Non-cold chain-dependent HIV rapid testing has been adopted in many resource-constrained nations as a strategy for reaching out to populations. HIV rapid test kits (RTKs) have the advantage of ease of use, low operational cost and short turnaround times. Before 2005, different RTKs had been used in Nigeria without formal evaluation. Between 2005 and 2007, a study was conducted to formally evaluate a number of RTKs and construct HIV testing algorithms. The objectives of this study were to assess and select HIV RTKs and develop national testing algorithms. Nine RTKs were evaluated using 528 well-characterised plasma samples. These comprised 198 HIV-positive specimens (37.5%) and 330 HIV-negative specimens (62.5%), collected nationally. Sensitivity and specificity were calculated with 95% confidence intervals for all nine RTKs singly and for serial and parallel combinations of six RTKs; and relative costs were estimated. Six of the nine RTKs met the selection criteria, including minimum sensitivity and specificity (both ≥ 99.0%) requirements. There were no significant differences in sensitivities or specificities of RTKs in the serial and parallel algorithms, but the cost of RTKs in parallel algorithms was twice that in serial algorithms. Consequently, three serial algorithms, comprising four test kits (Bundi, Determine, Stat-Pak and Uni-Gold) with 100.0% sensitivity and 99.1% - 100.0% specificity, were recommended and adopted as national interim testing algorithms in 2007. This evaluation provides the first evidence for reliable combinations of RTKs for HIV testing in Nigeria. However, these RTKs need further evaluation in the field (Phase II) to re-validate their performance.

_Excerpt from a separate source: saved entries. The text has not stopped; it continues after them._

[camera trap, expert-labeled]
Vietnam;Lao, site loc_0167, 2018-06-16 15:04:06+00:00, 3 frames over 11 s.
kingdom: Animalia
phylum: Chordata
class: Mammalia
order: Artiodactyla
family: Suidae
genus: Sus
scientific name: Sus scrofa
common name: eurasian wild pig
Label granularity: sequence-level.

在许多资源有限的国家,非冷链依赖型艾滋病毒快速检测已被用作一种覆盖人群的策略。艾滋病毒快速检测试剂盒(RTK)具有使用方便、运营成本低和周转时间短的优点。2005年之前,尼日利亚曾使用过不同的RTK,但未进行正式评估。2005年至2007年期间,开展了一项研究以正式评估多种RTK并构建艾滋病毒检测算法。本研究的目的是评估和选择艾滋病毒RTK并制定国家检测算法。使用528份特征明确的血浆样本对9种RTK进行了评估。这些样本包括在全国范围内收集的198份艾滋病毒阳性标本(37.5%)和330份艾滋病毒阴性标本(62.5%)。计算了所有9种RTK单独以及6种RTK的串联和并联组合的灵敏度和特异性,并给出95%置信区间;同时估算了相对成本。9种RTK中有6种符合选择标准,包括最低灵敏度和特异性(均≥99.0%)要求。串联和并联算法中RTK的灵敏度或特异性没有显著差异,但并联算法中RTK的成本是串联算法的两倍。因此,推荐了三种串联算法,它们由四种检测试剂盒(邦迪、Determine、Stat-Pak和Uni-Gold)组成,灵敏度为100.0%,特异性为99.1% - 100.0%,并于2007年被采纳为国家临时检测算法。该评估为尼日利亚艾滋病毒检测中RTK的可靠组合提供了首个证据。然而,这些RTK需要在现场进一步评估(第二阶段)以重新验证其性能。